Hauptsache, viel tun und viel machen
Der junge Vater ist mit seinem 100-Prozent-Pensum in guter Gesellschaft. Insgesamt arbeiten rund 82Prozent aller Männer Vollzeit. Bei den Vätern mit Kindern unter zwölf Jahren sind es nochmals mehr. Dort sind es rund 87 Prozent, wie Zahlen des Bundesamts für Statistik zeigen (siehe Grafik). Interessanterweise arbeiten Väter also eher Vollzeit als jene Männer, die keine Kinder haben. Und dies, obwohl Väter in Umfragen regelmässig erklären, mehr Zeit mit der Familie verbringen zu wollen.
Wie geht das zusammen?
Mit dieser Frage setzt sich Markus Theunert (50) seit über zehn Jahren auseinander. Der Gründer von männer.ch, dem Dachverband Schweizer Männer- und Väterorganisationen, sagt: «Dass Männer keinen Zugang zu Teilzeitjobs haben, ist Ausrede und Tatsache zugleich.»

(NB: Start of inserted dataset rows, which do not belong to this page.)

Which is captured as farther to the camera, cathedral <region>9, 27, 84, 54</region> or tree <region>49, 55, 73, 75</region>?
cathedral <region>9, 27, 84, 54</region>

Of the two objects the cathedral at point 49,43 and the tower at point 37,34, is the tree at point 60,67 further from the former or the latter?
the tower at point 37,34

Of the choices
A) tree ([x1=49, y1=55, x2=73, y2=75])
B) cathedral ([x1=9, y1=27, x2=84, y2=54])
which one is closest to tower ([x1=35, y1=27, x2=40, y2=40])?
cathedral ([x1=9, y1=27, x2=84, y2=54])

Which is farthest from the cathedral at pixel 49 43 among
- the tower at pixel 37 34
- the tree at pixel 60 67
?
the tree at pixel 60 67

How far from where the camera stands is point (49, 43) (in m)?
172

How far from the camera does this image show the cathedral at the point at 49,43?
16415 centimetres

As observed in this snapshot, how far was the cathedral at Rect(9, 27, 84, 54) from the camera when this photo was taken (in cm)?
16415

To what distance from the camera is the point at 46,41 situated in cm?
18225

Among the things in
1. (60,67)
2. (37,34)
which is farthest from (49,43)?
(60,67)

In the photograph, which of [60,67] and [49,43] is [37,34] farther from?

«Ausrede», weil es viele Männer in der Hand hätten, ihr Pensum zu reduzieren – dies aber gar nicht wollten. «Die Mehrheit der Männer definiert sich über ihren Job», sagt Theunert. «Wer viel arbeitet und viel Macht hat, steht im Männlichkeitsranking ganz weit oben.» Reduziert ein Mann sein Pensum, stellt er demnach seine Position infrage: in der Firma, unter den Arbeitskollegen, im Freundeskreis. Zumindest, wenn dort traditionelle Rollenbilder vorherrschen.
Nichts illustriert dies besser als die Wortmeldung eines Kursteilnehmers zum Thema Vereinbarkeit von Beruf und Familie. «Wenn ich 80 Prozent arbeite, gelte ich nur noch als halbe Portion», sagte ein Seminarteilnehmer zu Theunert.
Teilzeit schädigt Karriere
Ein Satz, den Lukas H.* (49) unterschreiben würde. Er hat drei Kinder, ist Kundenberater bei einer Privatbank und sagt: «Mit 80 Prozent würde man bei uns auf dem Abstellgleis landen.» Würde – denn Teilzeitjobs gibt es in seiner Branche ohnehin keine. «Wir arbeiten alle mehr als 100 Prozent», sagt H. Neben der Büroarbeit gilt es, abends und am Wochenende Klienten zu akquirieren. In seinem Business zählen Kundenkontakte. Je exklusiver, desto besser.
Tatsächlich hat die Unternehmenskultur einen starken Einfluss darauf, ob Väter ihr Pensum reduzieren. «Sind die direkten Vorgesetzten gegen Teilzeitarbeit, klappt es kaum», so Theunert.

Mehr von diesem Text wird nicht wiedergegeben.